▶ **Görev listesi**:
• A. Fas'taki haberde evleri kapatılan üç üyenin adları nelerdir?
• B. Fas'taki haberde "Ülkenin en büyük" ifadesinden "daha kapattığı bildirildi." ifadesine kadar her şeyi yeniden yaz ve "Münir Rakraki" adını "M. Rakraki" olarak değiştir.

▶ **Sayfa alıntısı**:
__________________________________________________
Arap tarihçileri ve coğrafyacılarların El-Mağrip el Aqsá (En Uzak Batı) olarak isimlendirdikleri kuzey Afrika ülkesi Fas'ta; rejimin, 1970'ten sonra güçlenen İslami harekete karşı uyguladığı baskı ve yıldırma politikaları hız kazandı.
Ülkenin en büyük İslami grubu olan ve başkanlığını Abdüsselam Yâsin'in yürüttüğü Fas Adalet ve İhsan Cemaati Grubu'nun öne gelen üyelerinin evleri hükümet güçlerince kapatıldı.
Kapatılan evlerin Fas Adalet ve İhsan Cemaati Grubu'nun üyeleri Münir Rakraki, Ahmed Ayet Ammi ve Izz Al-Din Naseeh'e ait olduğu açıklandı.
Evlerin kapatılması konusunda Fas makamlarından bir açıklama yapılmaması dikkati çekti.
KAPATMA KARARI YARGIYA TAŞINACAK
Yerel basında çıkan haberlerede, evlerin ‘yasadışı toplantılara ev sahipliği yapıldığı' için kapatıldığı yazıldı.
Fas makamlarının, geçen hafta da Fas Adalet ve İhsan Cemaati Grubu'na bağlı üç evi daha kapattığı bildirildi.
Kapatma kararına tepki gösteren İslami grup, evlerinin kapatılması olayını yargıya taşıyacaklarını açıkladı.
Şubat 2017 tarihinde, Fas Adalet ve İhsan Cemaati Grubu'na yakınlığı bilinen 130 kişi, haklarında bir yargı kararı, soruşturma olmadığı halde devlet kurumlarındaki makamlarından kovulduğu öğrenildi.
Aynı gruba yakınlık duyan bazı imamların da camilerdeki görevine son verildiği basına yansımıştı.
Fas Adalet ve İhsan Cemaati Grubu' hareketi 1970'lerin sonunda Şeyh Abdüsselam Yâsin tarafından kurulmuştu. Bu hareket kurulduktan kısa bir süre sonra hükümet tarafından yasaklanmıştı. Fas yönetimi, 1980'de Fas Adalet ve İhsan Cemaati Grubu üyelerinin faaliyetlerine dair resmi izin vermişti.
HAREKETİN KURUCUSU ABDUSSELAM YASİN KİMDİR?
__________________________________________________
▶ **Gösterilen veriler**:
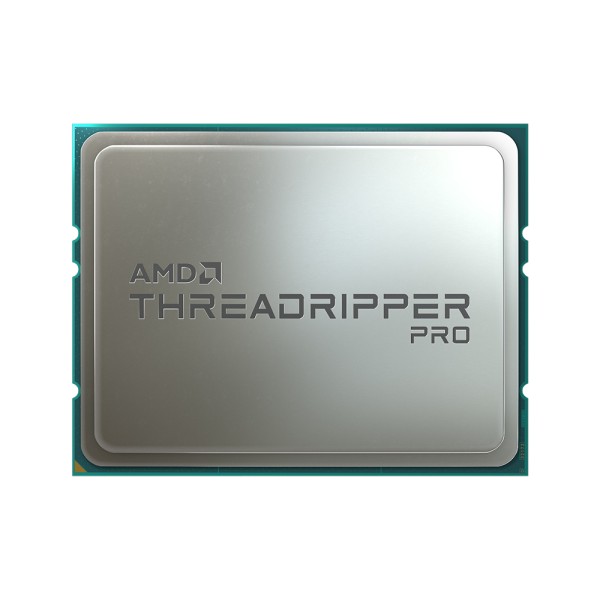 AMD 라이젠 스레드리퍼 PRO 5955WX (샤갈 프로)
__________________________________________________
▶ **Problemlerin yanıtları**:
• A. Münir Rakraki, Ahmed Ayet Ammi ve Izz Al-Din Naseeh.

• B.
Ülkenin en büyük İslami grubu olan ve başkanlığını Abdüsselam Yâsin'in yürüttüğü Fas Adalet ve İhsan Cemaati Grubu'nun öne gelen üyelerinin evleri hükümet güçlerince kapatıldı.
Kapatılan evlerin Fas Adalet ve İhsan Cemaati Grubu'nun üyeleri M. Rakraki, Ahmed Ayet Ammi ve Izz Al-Din Naseeh'e ait olduğu açıklandı.
Evlerin kapatılması konusunda Fas makamlarından bir açıklama yapılmaması dikkati çekti.
KAPATMA KARARI YARGIYA TAŞINACAK
Yerel basında çıkan haberlerede, evlerin ‘yasadışı toplantılara ev sahipliği yapıldığı' için kapatıldığı yazıldı.
Fas makamlarının, geçen hafta da Fas Adalet ve İhsan Cemaati Grubu'na bağlı üç evi daha kapattığı bildirildi.